Rex has announced a new partnership with Australian company Dovetail Electric Aviation (Dovetail) that could see the first Rex Saab aircraft operating with a retrofitted electric propeller system in as little as four years.

Rex has announced a new partnership with Australian company Dovetail Electric Aviation (Dovetail) that could see the first Rex Saab aircraft operating with a retrofitted electric propeller system in as little as four years.

The conversion of turbine aircraft to electric-powered planes promises to bring zero emissions aviation into the mainstream much faster and more cost-effectively than via newly commissioned electrical planes.

The converted aircraft will reportedly be 30-40% quieter than the current planes and will see reduced operating costs of around 40%.

Dovetail expects to achieve certification for converted aircraft within four years in around 2026, compared with more than eight to ten years for clean sheet electric aircraft, and at a fraction of the certification costs.

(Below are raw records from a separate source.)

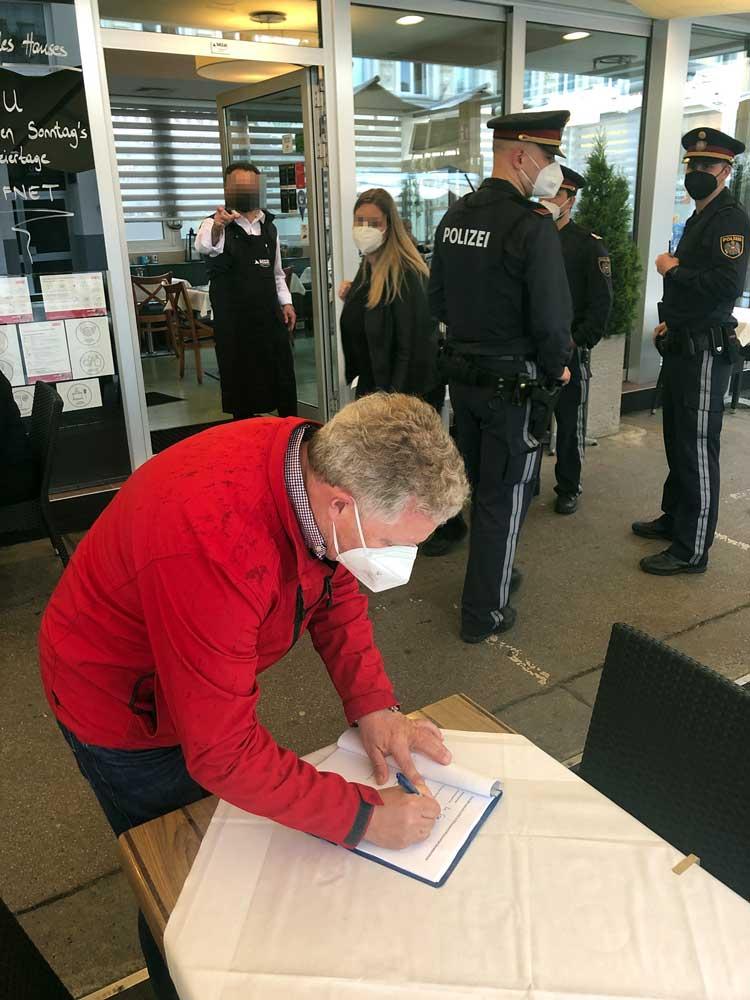Magistrat Polizei Gastro-Regeln Die Einhaltung der Gastro-Regeln wird derzeit wienweit kontrolliert.
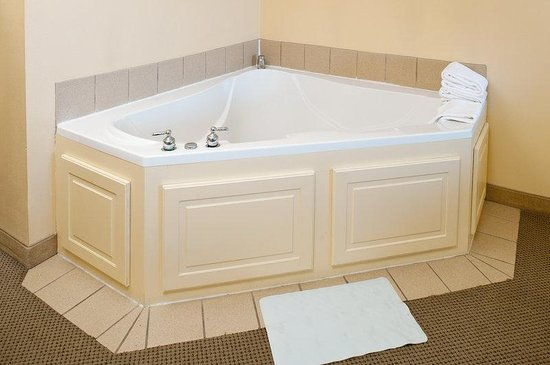 Four Points by Sheraton Fairview Heights: Deluxe Whirlpool Suite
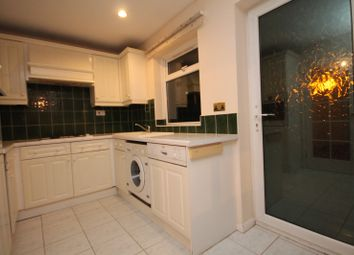 Thumbnail 3 bed property to rent in Glaven Road, Aylesbury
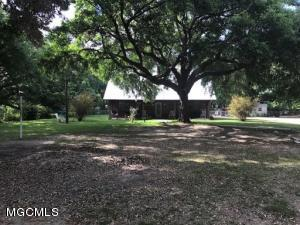 18041 Dedeaux Clan Rd, Gulfport, MS 39503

The partnership, which will operate under the Dovetail brand, will develop and certify the retrofitting of electric engines onto legacy aircraft, initially for regional and general aviation aircraft.

Dovetail was formed in 2021 by Sydney Aviation Holdings, owners of Sydney Seaplanes and Dante Aeronautical, a start-up pioneering disruptive electric aviation concepts with a presence both in Spain and Australia.

Rex will provide an aircraft to be used as a test bed for the project along with a raft of support facilities, including engineering expertise, technical assistance, maintenance, repair and overhaul (MRO)s well as storage facilities and workforce accommodation.

John Sharp, Deputy Chairman of Rex Airlines, said: “Rex is both proud and excited to be at the forefront of developments in sustainable regional aviation and helping our national efforts in achieving the target of net zero emissions by 2050.”

“Regional airlines operating short sectors as well as seaplanes and training aircraft will be the early adopters of electric battery propulsion. Australia, with its very high utilisation of regional aviation and a large number of aircraft capable of conversion, is a perfect incubator for the electric aviation industry.

John Sharp, Deputy Chairman of Rex Airlines

“Significantly lower operating costs of electric aircraft will also help to stimulate regional aviation services between communities not currently served by scheduled flights.

“Dovetail promises to deliver the holy grail in aviation: true sustainability; lower maintenance and operating c and also less waste as a function of the reuse of existing aircraft,” said Mr. Sharp.

Mr Shaw added: “Our vision is to lead regional aviation across the world into an exciting, new sustainable era before leveraging the IP, approvals and facilities we establish into larger aircraft and longer flights as improvements in electric propulsion technology enable.”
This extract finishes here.